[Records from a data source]
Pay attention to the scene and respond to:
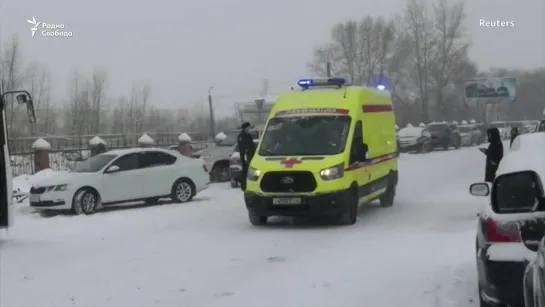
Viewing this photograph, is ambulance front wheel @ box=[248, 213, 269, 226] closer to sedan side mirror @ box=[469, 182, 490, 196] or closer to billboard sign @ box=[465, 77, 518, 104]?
sedan side mirror @ box=[469, 182, 490, 196]

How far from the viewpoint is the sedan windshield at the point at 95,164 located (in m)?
19.0

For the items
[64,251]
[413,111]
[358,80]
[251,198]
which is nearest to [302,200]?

### Exercise task
Quote the data exactly, leaving every image out of the copy.

### Reply
Pay attention to the scene and respond to:
Viewing this photograph, is ambulance front wheel @ box=[248, 213, 269, 226] closer to sedan side mirror @ box=[469, 182, 490, 196] or closer to billboard sign @ box=[465, 77, 518, 104]?
sedan side mirror @ box=[469, 182, 490, 196]

How far from the viewpoint is the sedan windshield at the point at 95,164 located (in m)?
19.0

For the items
[64,251]
[413,111]
[358,80]
[251,198]
which is nearest to [302,200]?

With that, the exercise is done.